For the longest time I resisted going back into therapy.  I'd done it before and didn't want to go back there.  Admitting to the need for more therapy feels a lot like having "TERMINALLY WRONG" written across the forehead with a permanent marker.  It feels like a place of shame.

As many of my previous blog entries imply, I've had enough really bad things happen to me from a very young age so that there are reasons why shame is a cornerstone of my internal house. 

And yet, shame is new area of exploration for me.  It is an area that will definitely be addressed in therapy.

Part of that exploration is reading I Thought it Was Just Me.  

As a book addict, I thought I would have to discipline myself to read this slowly.  I love Brene Brown's TED talks, and had the notion that I would be able to breeze through her book.  I was mistaken. 

I am not through the second chapter and have found this to be one of the hardest books I've ever read.  What was I thinking? 

In a recent conversation with someone around the topic of community participation I asked the question, "Is it worth it?"  The answer I received was a definite, "Yes!"  The question underlying the question was really about belonging.  About belonging when one doesn't belong, when the void on the inside is a constant thing, when the sense of being isolated is the strongest when in the midst of a group. 

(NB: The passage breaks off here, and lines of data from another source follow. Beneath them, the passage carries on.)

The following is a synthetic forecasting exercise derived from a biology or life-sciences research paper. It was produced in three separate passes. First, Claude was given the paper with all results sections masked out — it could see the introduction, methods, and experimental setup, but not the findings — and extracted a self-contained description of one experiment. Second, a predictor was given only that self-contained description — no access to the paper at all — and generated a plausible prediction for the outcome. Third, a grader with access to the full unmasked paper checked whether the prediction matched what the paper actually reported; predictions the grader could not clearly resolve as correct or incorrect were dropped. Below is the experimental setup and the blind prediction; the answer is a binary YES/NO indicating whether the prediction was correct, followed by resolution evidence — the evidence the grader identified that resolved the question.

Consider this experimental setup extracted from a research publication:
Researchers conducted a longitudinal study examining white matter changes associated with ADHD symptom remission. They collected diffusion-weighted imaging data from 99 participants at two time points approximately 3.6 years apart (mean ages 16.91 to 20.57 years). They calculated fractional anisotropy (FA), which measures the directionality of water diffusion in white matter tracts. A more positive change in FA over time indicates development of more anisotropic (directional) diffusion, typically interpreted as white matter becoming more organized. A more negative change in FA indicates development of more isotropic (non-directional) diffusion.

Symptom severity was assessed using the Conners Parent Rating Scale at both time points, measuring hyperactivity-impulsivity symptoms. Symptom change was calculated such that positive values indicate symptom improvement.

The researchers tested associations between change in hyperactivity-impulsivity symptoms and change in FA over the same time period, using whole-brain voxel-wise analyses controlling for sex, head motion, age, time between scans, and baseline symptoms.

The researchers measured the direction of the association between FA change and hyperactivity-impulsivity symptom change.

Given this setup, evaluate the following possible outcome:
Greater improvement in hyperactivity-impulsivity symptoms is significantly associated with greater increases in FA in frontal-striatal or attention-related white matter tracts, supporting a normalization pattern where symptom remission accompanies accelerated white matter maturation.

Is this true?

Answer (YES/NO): NO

I suspect the person would still say that it is worth it.

But I'm not sure.  The fact that I am still unsure that it's worth it says several things, I think.  It says that there is a value shift and a paradigm shift that has to take place.  It says that the shame goes very deep.  It says that shame and belonging are antithetical. 

That goes back to belief.  Core beliefs.  Beliefs about oneself, others, relationships, and life. 

This means getting to some basic things.  But how to believe what I/we don't believe?  Positive thinking doesn't seem to work.  From other things I've read, there seems to be a body of research that indicates that all that positive affirmation stuff is actually counterproductive to creating the kind of paradigm shift that is healing to such core identity issues as shame.

I wish I had the answers, but I don't.  I'm too new to this exploration.   There are others who have gone before me and I hope to learn from them.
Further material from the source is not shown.